++++ Text block ++++

Writers also always hear the same things when they’ve been asked what they do for a living. It’s either that the person who asked then tells you that they’re thinking of writing a book but they haven’t the time because they’ve got a real job like being an accountant. One variation on that: sometimes they tell you they have this brilliant idea, it’s about twins, now you just have to write it and we can split the profits.

Or more often, they say something along the lines of good luck, you might make it one day, you keep on trying.

It doesn’t matter what you’ve done, they’ll still say that. A friend I’ve known since school asked me recently whether I’ve ever been published. “Um, just a bit,” I told her.

If I’d said anything more, if I’d listed books or scripts, I’d be the one who was being rude. I’d be simultaneously boasting and defensive, I’d be preening and trying to justify myself, and this person who doesn’t read much would point out that she’s never read anything of mine. And then I’d be off saying things like you got me, I’m lying, I’ve been a fool to myself, let’s not bother with dessert, and can we have the bill now, please?

I do think she believes that I’m playing at this. That writing is something you play with until you grow up.

Anyway, you know all this, you’ve heard all of this, I’m just trying so hard not to get to the point.

Because the point is that I realised this week that for all the nonsense that’s said to writers, we don’t half say some bollocks back, too.

++++

What is required — Please continue the passage about what people say to writers, starting right after its last sentence.

++++ Data excerpts ++++

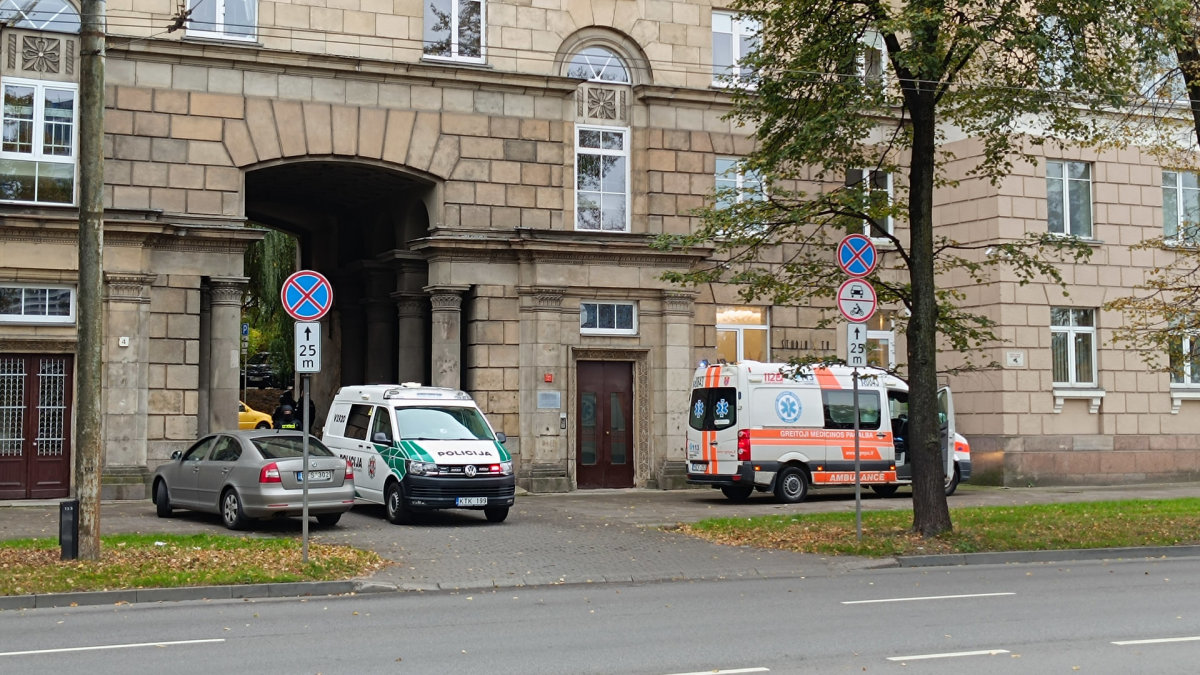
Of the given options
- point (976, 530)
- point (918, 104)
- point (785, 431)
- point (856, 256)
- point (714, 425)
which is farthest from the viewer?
point (714, 425)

++++

Solved exercise —
Maybe the biggest one is that we have a tendency to talk about writers’ block. If there’s ever anything that says writing is not a job, it’s writers’ block.

Tell me the last time you heard an engineer complain about engineer’s block, or a plumber, or a nurse. Tell me when you’ve ever heard an artist talking about painter’s block or sculptor’s block.

We own this writers’ block phrase and we deserve all we get.

It’s not that there’s some mystical interference pattern affecting our talent and it’s definitely not that the muse has taken a holiday. You don’t have writers’ block, you’re just crap today.

Maybe you were crap yesterday too, and maybe you’ll be crap tomorrow. If it goes on long enough, possibly you should look into accountancy. But you’re just having a crappy day like everybody else in every job gets.

I really don’t think we help our case by conjuring up this notion of writers’ block. I think we damage ourselves with other people because we’re sounding like we’re special little snowflakes. But I also think we do some serious, some really serious, damage to ourselves.

If you are a writer and you believe you have writers’ block today, there are only two things that can happen and neither is good. The easier one is that you might just not write now, you might postpone it to tomorrow –– and tomorrow you’re going to have writers’ block too. This is how books don’t get written, this is how scripts don’t get finished.

And even so, I call that the easier one because it can only happen when you’ve got the time. If you’re on a deadline, you don’t have any option but to press on. I prefer that, I think it’s by far the better option, but it’s not easy.

I would remind you that there are harder jobs than writing, but I’d also like to point out that there are easier ones, too.

The trouble with deadlines is that they are imposed on you, you are responding to someone else’s deadline. And when it’s the opposite, when you have the time to just not write today, you are the one who is sole control of your deadlines. Writers have a crippling tendency to not write when we don’t have to, and dressing it up with phrases like writers’ block does not help us.

All that helps writers is writing. Getting on with it.

Writing is Going.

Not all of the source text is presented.